There is normally only one service class per app. The service class' job is to get data from the back end and perform some biz logic on it and return it to the front end (actions). There should be one service interface and one class that implements it, e.g. OasSkeletonService, and OasSkeletonServiceImpl.

For SAP apps, the service calls RFCs and converts their proxy data into biz model objects. The service class should be a subclass of SAPServiceSupport which provides methods to call the back end and process errors.

For Hibernate apps, the service calls the daos to get biz objects and performs whatever biz logic is necessary on them.

Spring Configuration

The service spring beans are configured in applicationContext.xml (not in action-servlet.xml).

For SAP apps, there is a default applicationContext that sets up the proper service properties needed to connect to SAP. (There are also some extra property settings for doing mock services; see the file).

The service interface allows you to swap out implementations in the spring config so you can use a mock service instead for testing, etc.

The spring config for services also specifies where to get RFC messages from. Messages from the back end usually either come as a collection of messages from a table (e.g. ET_RETURN or ET_MESSAGES), or a single message stuffed into a field in the return output object. The SAPBaseAction and SAPServiceSupport classes automatically handle
message processing so you don't have to. The only thing you need to do is configure what tables and/or properties the message/messages can be in based on what all its RFCs return. E.g.:

If some of your RFCs return messages in the ET_MESSAGES table and some return them in ET_RETURN, you would add both of these to the spring config for the messageKeys property.If some of your RFCs return a single message in the output object, say in the field E_RETURN, then you would specify e_RETURN in the messageKeys.

You should specify all the possible names that your RFCs return in the messageKeys property.

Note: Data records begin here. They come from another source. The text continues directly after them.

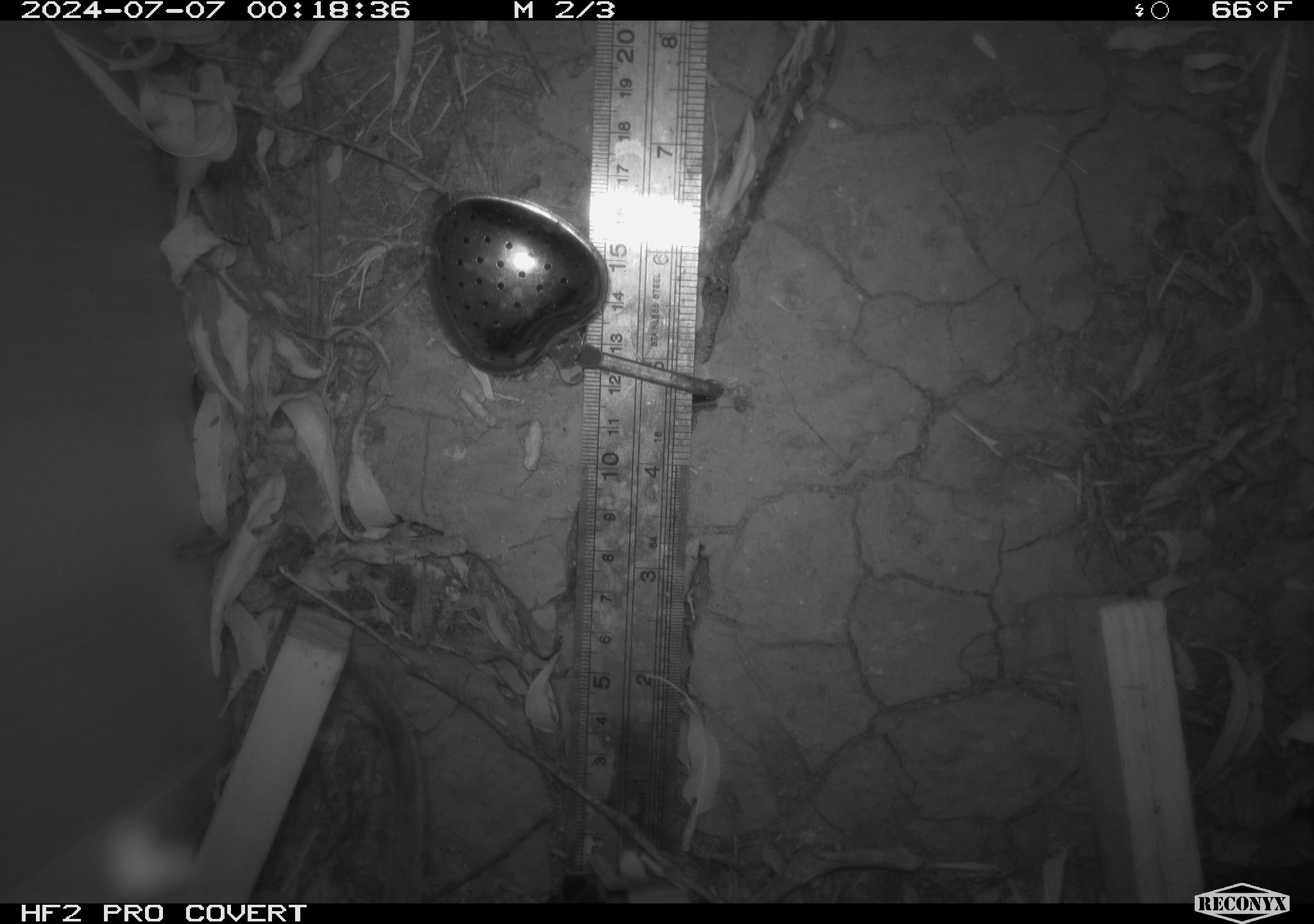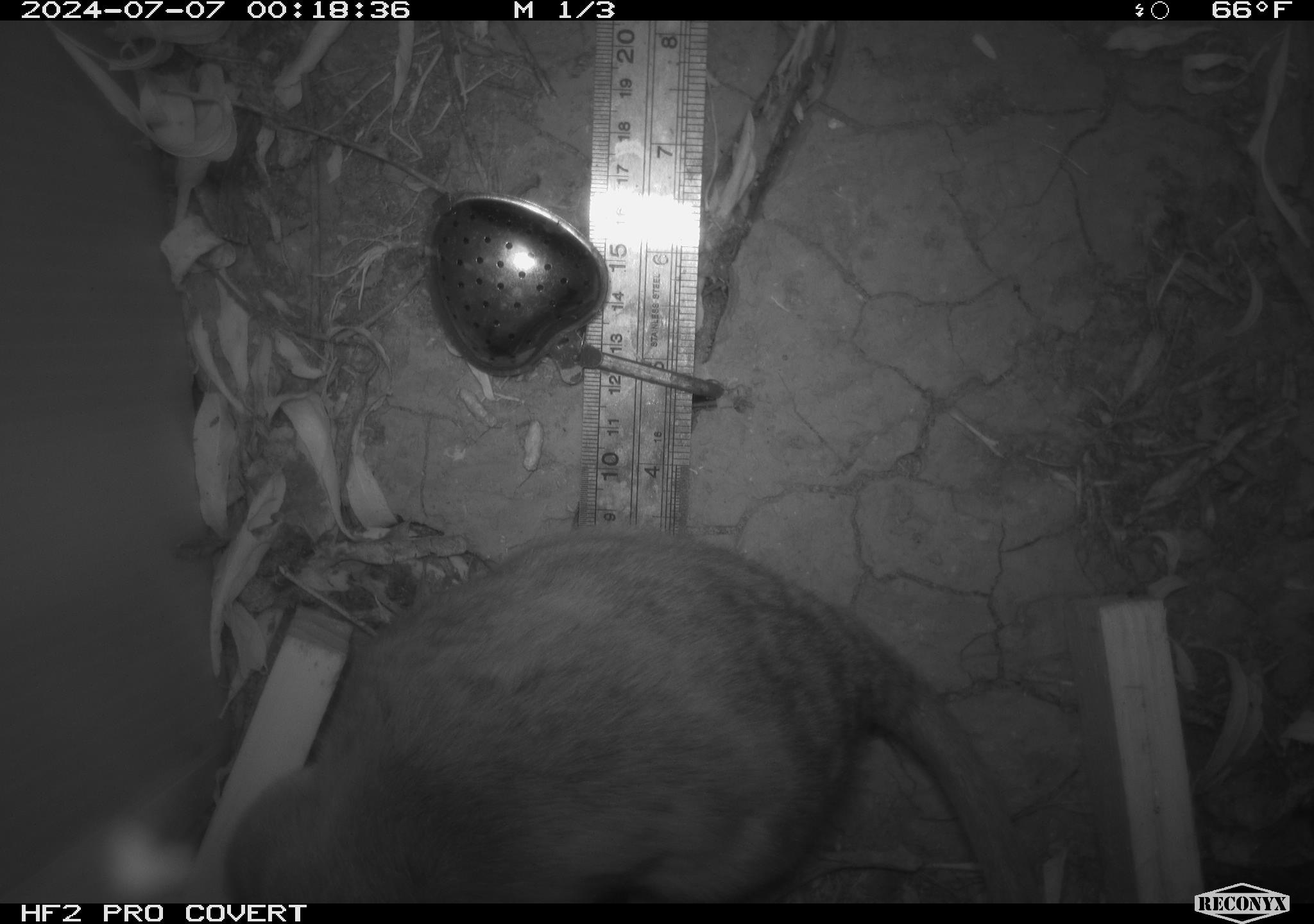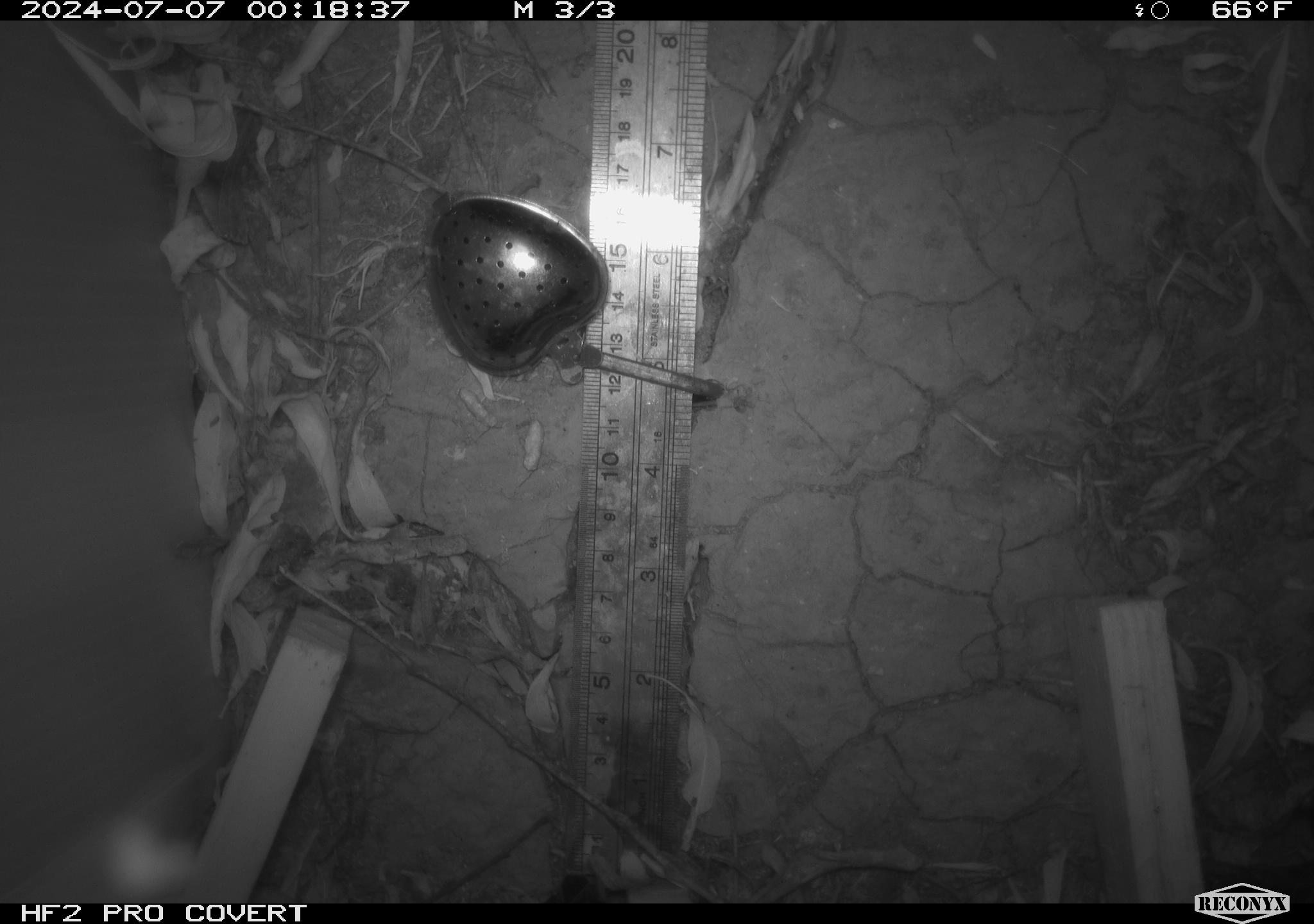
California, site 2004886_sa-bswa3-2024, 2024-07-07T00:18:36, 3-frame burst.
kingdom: Animalia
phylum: Chordata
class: Mammalia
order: Rodentia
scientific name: Rodentia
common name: woodrat or rat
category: woodrat or rat species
Woodrat or rat species (woodrat or rat) (Rodentia).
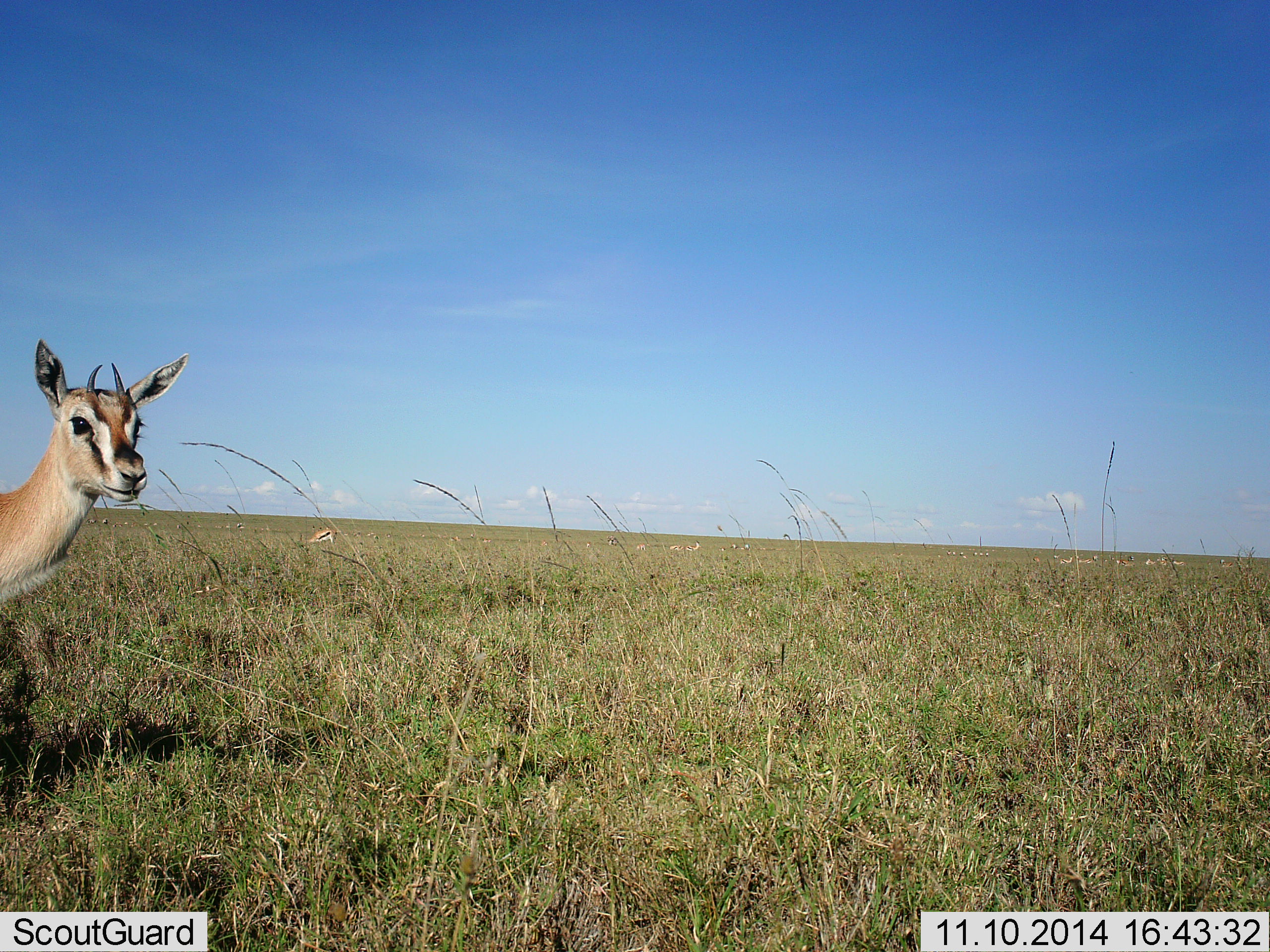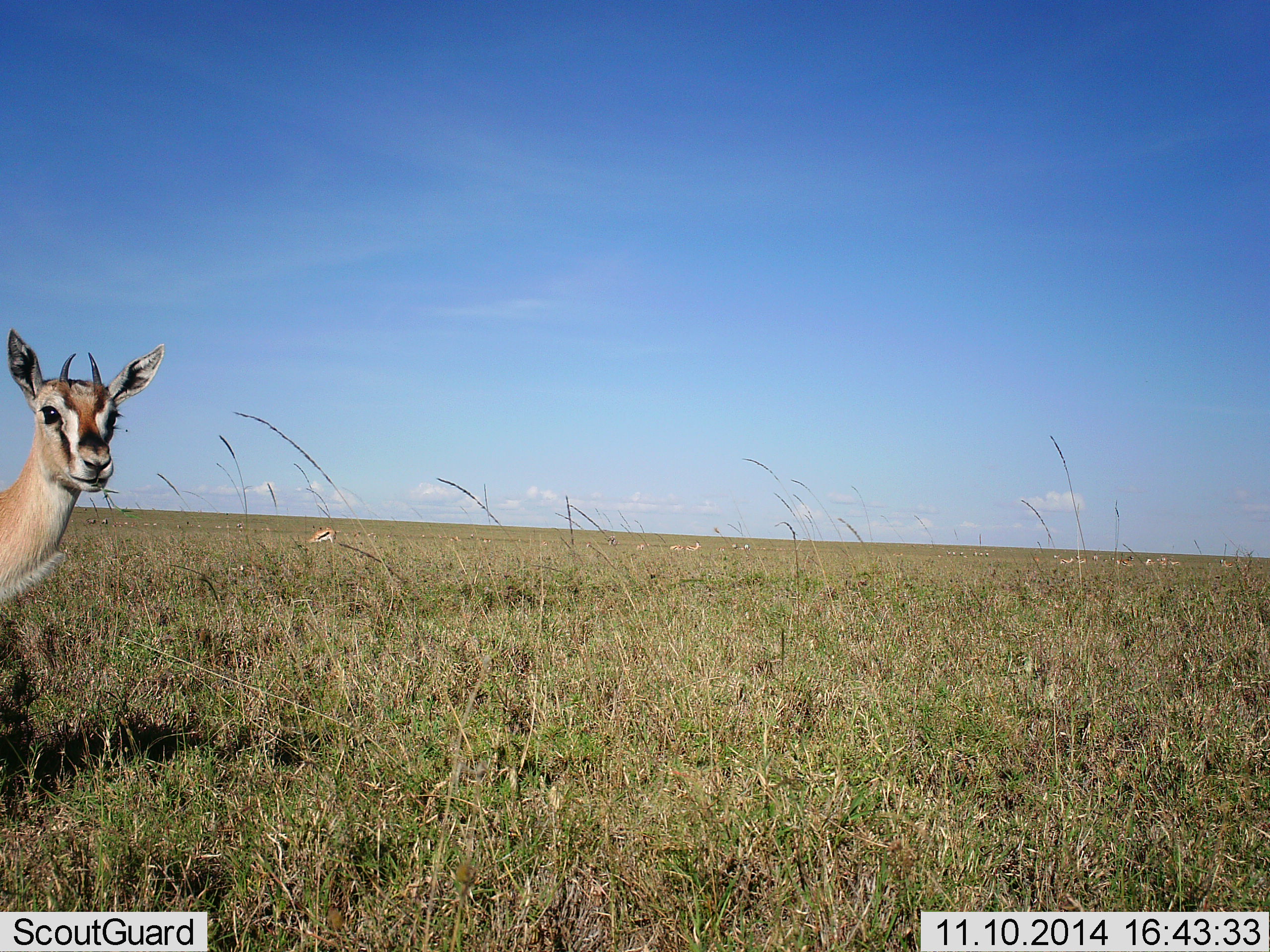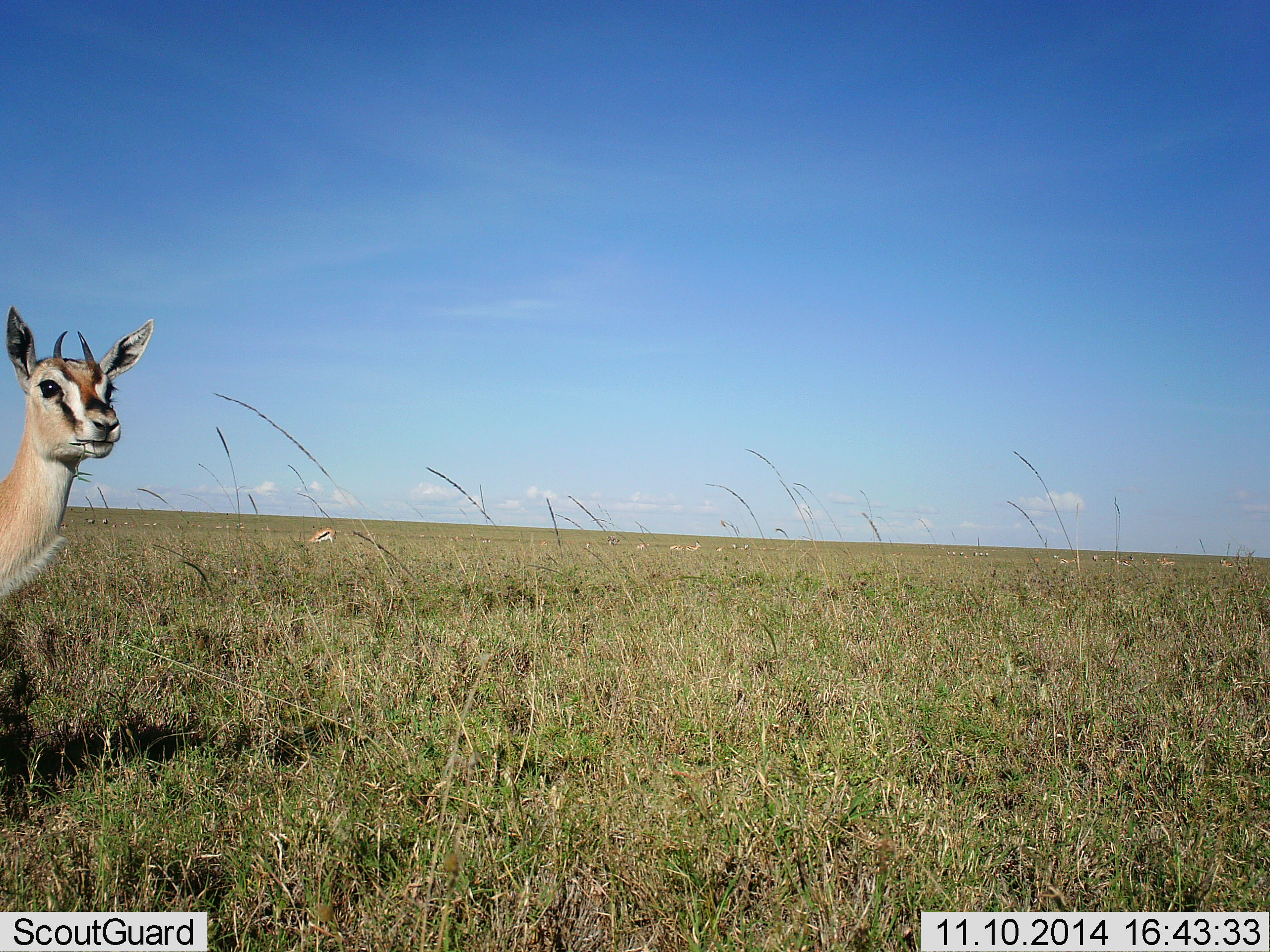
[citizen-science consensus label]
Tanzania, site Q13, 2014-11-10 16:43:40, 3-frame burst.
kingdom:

Table names are usually all uppercase (these are just keys in a hash); however, output object field names must start with a lowercase letter (this is because the code calls the getter).

If the message objects returned from the back end have both the TYPE and MESSAGE fields, then setting messageKeys is all the configuration you need to do (these are automatically dealt with). However, if some other type of object is returned instead that doesn't have these fields, you will need to add code in the convertRFCMessage method in
your service implementation to convert these message objects to the RFCMessage type.